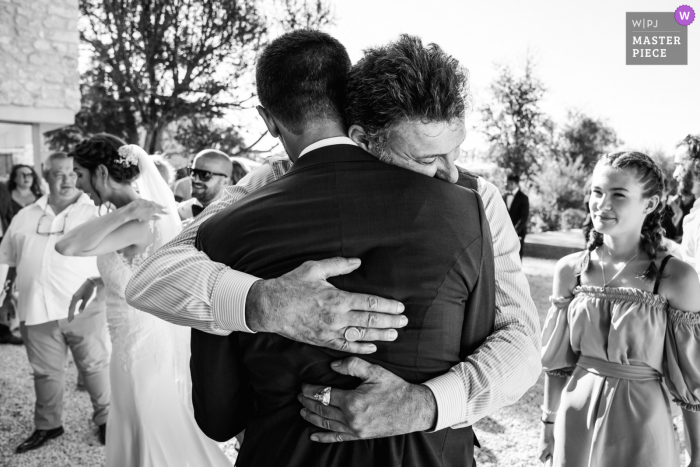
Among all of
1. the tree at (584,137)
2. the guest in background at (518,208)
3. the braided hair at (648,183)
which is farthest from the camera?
the tree at (584,137)

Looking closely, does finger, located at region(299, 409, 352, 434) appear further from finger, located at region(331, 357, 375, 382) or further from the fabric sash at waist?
the fabric sash at waist

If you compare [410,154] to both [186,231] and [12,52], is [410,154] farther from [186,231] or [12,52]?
[12,52]

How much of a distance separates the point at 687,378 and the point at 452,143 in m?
1.88

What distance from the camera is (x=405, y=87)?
4.16ft

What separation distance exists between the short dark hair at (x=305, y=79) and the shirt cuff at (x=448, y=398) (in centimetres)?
69

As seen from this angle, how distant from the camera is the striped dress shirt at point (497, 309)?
4.29 ft

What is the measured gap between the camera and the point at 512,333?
56.9 inches

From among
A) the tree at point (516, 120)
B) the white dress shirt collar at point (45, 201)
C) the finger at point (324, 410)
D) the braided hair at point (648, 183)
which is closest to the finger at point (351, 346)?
the finger at point (324, 410)

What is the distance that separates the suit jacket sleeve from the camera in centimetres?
142

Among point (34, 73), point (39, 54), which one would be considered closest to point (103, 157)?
point (34, 73)

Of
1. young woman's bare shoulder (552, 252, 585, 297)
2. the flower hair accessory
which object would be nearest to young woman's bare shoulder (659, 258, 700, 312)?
young woman's bare shoulder (552, 252, 585, 297)

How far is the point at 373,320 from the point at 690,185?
15.0ft

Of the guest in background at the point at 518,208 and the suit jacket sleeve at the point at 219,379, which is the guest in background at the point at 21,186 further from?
the guest in background at the point at 518,208

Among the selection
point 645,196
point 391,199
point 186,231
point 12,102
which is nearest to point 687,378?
point 645,196
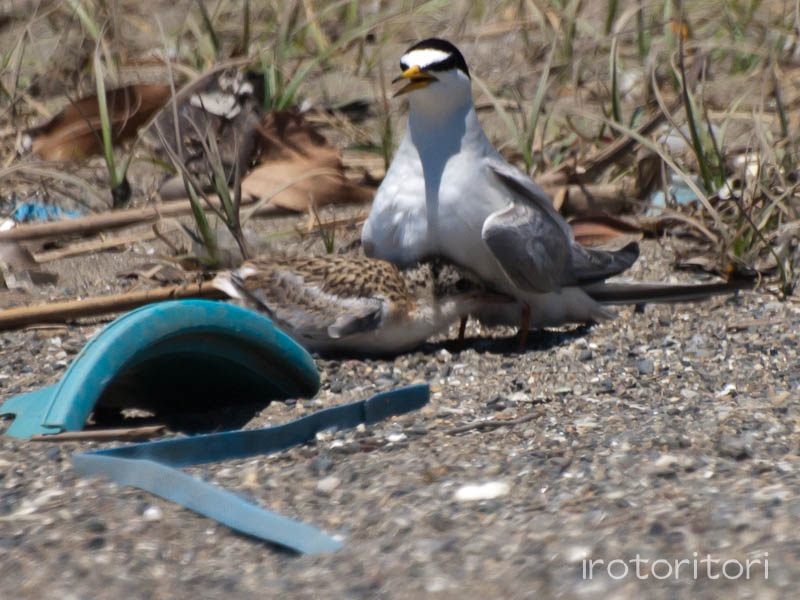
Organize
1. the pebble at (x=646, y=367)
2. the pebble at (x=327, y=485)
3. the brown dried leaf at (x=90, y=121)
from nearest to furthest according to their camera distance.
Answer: the pebble at (x=327, y=485), the pebble at (x=646, y=367), the brown dried leaf at (x=90, y=121)

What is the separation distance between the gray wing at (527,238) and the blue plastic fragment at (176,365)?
28.7 inches

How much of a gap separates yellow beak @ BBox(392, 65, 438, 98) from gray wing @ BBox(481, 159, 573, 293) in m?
0.30

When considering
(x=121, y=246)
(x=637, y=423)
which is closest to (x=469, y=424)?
(x=637, y=423)

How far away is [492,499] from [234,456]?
0.65 metres

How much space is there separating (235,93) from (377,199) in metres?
1.53

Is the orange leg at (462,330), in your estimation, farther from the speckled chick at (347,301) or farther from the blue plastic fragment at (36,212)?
the blue plastic fragment at (36,212)

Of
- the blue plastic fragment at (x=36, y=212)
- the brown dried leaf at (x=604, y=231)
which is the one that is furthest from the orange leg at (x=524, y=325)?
the blue plastic fragment at (x=36, y=212)

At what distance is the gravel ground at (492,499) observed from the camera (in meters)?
1.99

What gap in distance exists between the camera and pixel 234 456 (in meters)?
2.71

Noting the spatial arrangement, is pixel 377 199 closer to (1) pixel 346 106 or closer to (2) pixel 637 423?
(2) pixel 637 423

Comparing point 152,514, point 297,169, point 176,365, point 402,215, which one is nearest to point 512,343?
point 402,215

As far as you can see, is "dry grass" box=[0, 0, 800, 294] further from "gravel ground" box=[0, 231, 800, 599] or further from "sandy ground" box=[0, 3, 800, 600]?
"gravel ground" box=[0, 231, 800, 599]

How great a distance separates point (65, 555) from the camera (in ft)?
7.02

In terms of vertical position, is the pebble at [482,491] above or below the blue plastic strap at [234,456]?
below
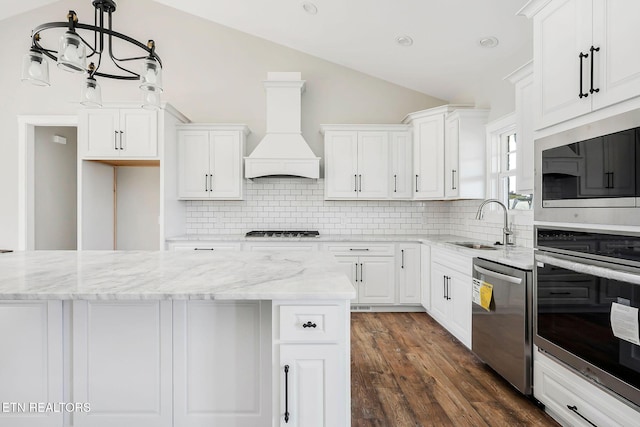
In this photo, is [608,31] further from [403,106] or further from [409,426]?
[403,106]

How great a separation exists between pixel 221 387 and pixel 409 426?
1.12m

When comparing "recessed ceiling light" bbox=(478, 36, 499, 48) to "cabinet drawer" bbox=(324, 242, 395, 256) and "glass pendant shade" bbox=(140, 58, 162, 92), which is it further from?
"glass pendant shade" bbox=(140, 58, 162, 92)

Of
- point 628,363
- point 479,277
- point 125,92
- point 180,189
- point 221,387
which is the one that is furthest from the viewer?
point 125,92

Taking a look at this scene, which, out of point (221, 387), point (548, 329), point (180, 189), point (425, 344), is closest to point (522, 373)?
point (548, 329)

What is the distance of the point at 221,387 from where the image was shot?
5.73 feet

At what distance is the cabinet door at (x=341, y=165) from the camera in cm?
456

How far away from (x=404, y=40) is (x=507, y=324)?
3076 mm

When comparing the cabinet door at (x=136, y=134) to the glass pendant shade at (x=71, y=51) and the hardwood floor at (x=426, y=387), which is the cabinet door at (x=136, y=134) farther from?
the hardwood floor at (x=426, y=387)

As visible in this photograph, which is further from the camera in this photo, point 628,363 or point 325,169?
point 325,169

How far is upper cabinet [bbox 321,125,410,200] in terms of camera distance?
456cm

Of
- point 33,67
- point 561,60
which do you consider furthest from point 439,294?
point 33,67

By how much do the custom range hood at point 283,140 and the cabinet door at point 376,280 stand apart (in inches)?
50.7

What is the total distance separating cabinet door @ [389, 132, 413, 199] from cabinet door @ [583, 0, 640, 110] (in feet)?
9.37

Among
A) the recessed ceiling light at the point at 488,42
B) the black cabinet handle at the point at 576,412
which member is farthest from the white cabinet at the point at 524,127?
the black cabinet handle at the point at 576,412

★ ★ ★

Stated exercise:
Reproduce all of the data above verbatim, omitting the pictures.

Solution below:
Among all of
1. the tree at (584,137)
2. the guest in background at (518,208)
3. the braided hair at (648,183)
which is farthest from the camera?
the tree at (584,137)

Looking closely, does finger, located at region(299, 409, 352, 434) appear further from finger, located at region(331, 357, 375, 382) or further from the fabric sash at waist?
the fabric sash at waist

If you compare [410,154] to both [186,231] and [12,52], is [410,154] farther from [186,231] or [12,52]?
[12,52]

How much of a distance separates the point at 687,378 and the point at 452,143 in m?
1.88

What distance from the camera is (x=405, y=87)?
4.16ft

What separation distance exists between the short dark hair at (x=305, y=79) and the shirt cuff at (x=448, y=398) (in centimetres)?
69

As seen from this angle, how distant from the camera is the striped dress shirt at point (497, 309)?
4.29 ft

What is the measured gap between the camera and the point at 512,333?
56.9 inches

From among
A) the tree at point (516, 120)
B) the white dress shirt collar at point (45, 201)
C) the finger at point (324, 410)
D) the braided hair at point (648, 183)
which is closest to the finger at point (351, 346)?
the finger at point (324, 410)

What is the distance that separates the suit jacket sleeve from the camera in centimetres?
142

Among point (34, 73), point (39, 54), which one would be considered closest to point (103, 157)?
point (34, 73)

Of
1. young woman's bare shoulder (552, 252, 585, 297)
2. the flower hair accessory
which object would be nearest to young woman's bare shoulder (659, 258, 700, 312)?
young woman's bare shoulder (552, 252, 585, 297)

How far is the point at 373,320 from the point at 690,185?
15.0ft

Of the guest in background at the point at 518,208 and the suit jacket sleeve at the point at 219,379, which is the guest in background at the point at 21,186 further from?
the guest in background at the point at 518,208

Among the selection
point 645,196
point 391,199
point 186,231
point 12,102
which is nearest to point 687,378?
point 645,196
Organize
1. the pebble at (x=646, y=367)
2. the pebble at (x=327, y=485)
3. the brown dried leaf at (x=90, y=121)
from nearest to furthest according to their camera distance.
Answer: the pebble at (x=327, y=485), the pebble at (x=646, y=367), the brown dried leaf at (x=90, y=121)

What is the separation distance between the gray wing at (527,238) and the blue plastic fragment at (176,365)?
28.7 inches

How much of a gap separates yellow beak @ BBox(392, 65, 438, 98) from gray wing @ BBox(481, 159, 573, 293) in m?
0.30

When considering
(x=121, y=246)
(x=637, y=423)
which is closest to (x=469, y=424)?
(x=637, y=423)

How far away is [492,499] from [234,456]?
0.65 metres

How much space is there separating (235,93) from (377,199) in metres?
1.53

Is the orange leg at (462,330), in your estimation, farther from the speckled chick at (347,301) or farther from the blue plastic fragment at (36,212)?
the blue plastic fragment at (36,212)

Of
- the blue plastic fragment at (x=36, y=212)
- the brown dried leaf at (x=604, y=231)
which is the one that is furthest from the orange leg at (x=524, y=325)?
the blue plastic fragment at (x=36, y=212)

At what distance is the gravel ground at (492,499) observed from the camera (in meters)?
1.99

What gap in distance exists between the camera and pixel 234 456 (in meters)?
2.71

Noting the spatial arrangement, is pixel 377 199 closer to (1) pixel 346 106 or closer to (2) pixel 637 423?
(2) pixel 637 423

Comparing point 152,514, point 297,169, point 176,365, point 402,215, which one is nearest to point 512,343?
point 402,215

As far as you can see, is "dry grass" box=[0, 0, 800, 294] further from "gravel ground" box=[0, 231, 800, 599] or further from "sandy ground" box=[0, 3, 800, 600]?
"gravel ground" box=[0, 231, 800, 599]

How great a distance separates point (65, 555) from the camera (in ft)?
7.02

In terms of vertical position, is the pebble at [482,491] above or below the blue plastic strap at [234,456]?
below
In this photo, is [608,31] further from [403,106] or further from [409,426]?
[403,106]

How great a separation exists between pixel 221 387 and pixel 409 426?
1.12m

When comparing "recessed ceiling light" bbox=(478, 36, 499, 48) to "cabinet drawer" bbox=(324, 242, 395, 256) and "glass pendant shade" bbox=(140, 58, 162, 92), which is it further from?
"glass pendant shade" bbox=(140, 58, 162, 92)

Of
- point 628,363
- point 479,277
- point 125,92
- point 180,189
- point 221,387
which is the one that is furthest from the viewer?
point 125,92

Taking a look at this scene, which, out of point (221, 387), point (548, 329), point (180, 189), point (425, 344), is closest to point (522, 373)?
point (548, 329)

What is the distance of the point at 221,387 from where the image was shot?
5.73 feet

At what distance is the cabinet door at (x=341, y=165) from the camera in cm?
456

How far away from (x=404, y=40) is (x=507, y=324)?
3076 mm

When comparing the cabinet door at (x=136, y=134) to the glass pendant shade at (x=71, y=51) and the hardwood floor at (x=426, y=387), which is the cabinet door at (x=136, y=134) farther from?
the hardwood floor at (x=426, y=387)

As visible in this photograph, which is further from the camera in this photo, point 628,363 or point 325,169?
point 325,169

How far is upper cabinet [bbox 321,125,410,200] in terms of camera distance?
456cm

Of
- point 33,67
- point 561,60
which do you consider furthest from point 439,294?
point 33,67

By how much do the custom range hood at point 283,140 and the cabinet door at point 376,280 stand apart (in inches)?
50.7

What is the total distance separating cabinet door @ [389, 132, 413, 199] from cabinet door @ [583, 0, 640, 110] (in feet)?
9.37

Among
A) the recessed ceiling light at the point at 488,42
B) the black cabinet handle at the point at 576,412
which member is farthest from the white cabinet at the point at 524,127?
the black cabinet handle at the point at 576,412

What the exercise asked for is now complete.